§ **Page text**
· · · ·

# A No I.D Paph in Bud



## Yusuf Jeewa (Jul 12, 2020)

I purchased this lovely clump from a vendor in March.He told had it around 5 years but it had never bloomed.Soon after taking it home it pushed out a bud( I saw it in low bud when I took it home).
Would anyone be able to hazard a guess as to what it may be?
Thanks from South Africa


----------



## Guldal (Jul 12, 2020)

I reserve my guess to have seen the flower fully opened!


----------



## troy (Jul 12, 2020)

Hard to say..a guess would be bellatulum


----------



## Bob in Albany N.Y. (Jul 12, 2020)

Possible concolor.


----------



## abax (Jul 12, 2020)

I have no guess as to the name, but it does have very nice foliage.
I'd love to see the bloom when it opens.

· · · ·

§ **Problems and tasks**
1: In the orchid thread, how long had the vendor kept the plant without it blooming?
2: Quote the orchid thread from "## Bob in Albany" through "very nice foliage.".
3: Continue the forum thread about the unidentified Paph in bud from the point where it stops.
The material that comes next has no connection to the orchid thread.

§ **Supplied material**
· · · ·

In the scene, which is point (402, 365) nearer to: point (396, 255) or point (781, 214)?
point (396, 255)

· · · ·

§ **Expected responses**
1: Around five years.

2:
## Bob in Albany N.Y. (Jul 12, 2020)

Possible concolor.


----------



## abax (Jul 12, 2020)

I have no guess as to the name, but it does have very nice foliage.

3:
----------



## Yusuf Jeewa (Jul 13, 2020)

Thanks guys, I will keep you updated


----------



## villosum (Jul 18, 2020)

let see what is it when blooming


----------



## Ozpaph (Jul 18, 2020)

bellatulum, perhaps


----------



## NYEric (Jul 21, 2020)

It's a complex.


----------



## DrLeslieEe (Jul 22, 2020)

There is no way in the world to tell what it is until the flower opens and the staminode is displayed. Yet even then, it is anyone's guess, but at least we will have some clue other than the leaves that look like brachy type leaves.


----------



## Yusuf Jeewa (Jul 25, 2020)

Thanks everyone, the bud has started to open.It has dark purple spots on a light green base colour.


----------



## Ozpaph (Jul 25, 2020)

still going with bellatulum..............................


----------



## Yusuf Jeewa (Jul 28, 2020)

Thanks everyone who has taken the time to comment. The bud has opened even more.


----------



## NYEric (Jul 28, 2020)

If it's not bellatulum it's something with a lot of bell in it. Nice 6 growth clump. Hope the price was good.


----------



## Yusuf Jeewa (Jul 28, 2020)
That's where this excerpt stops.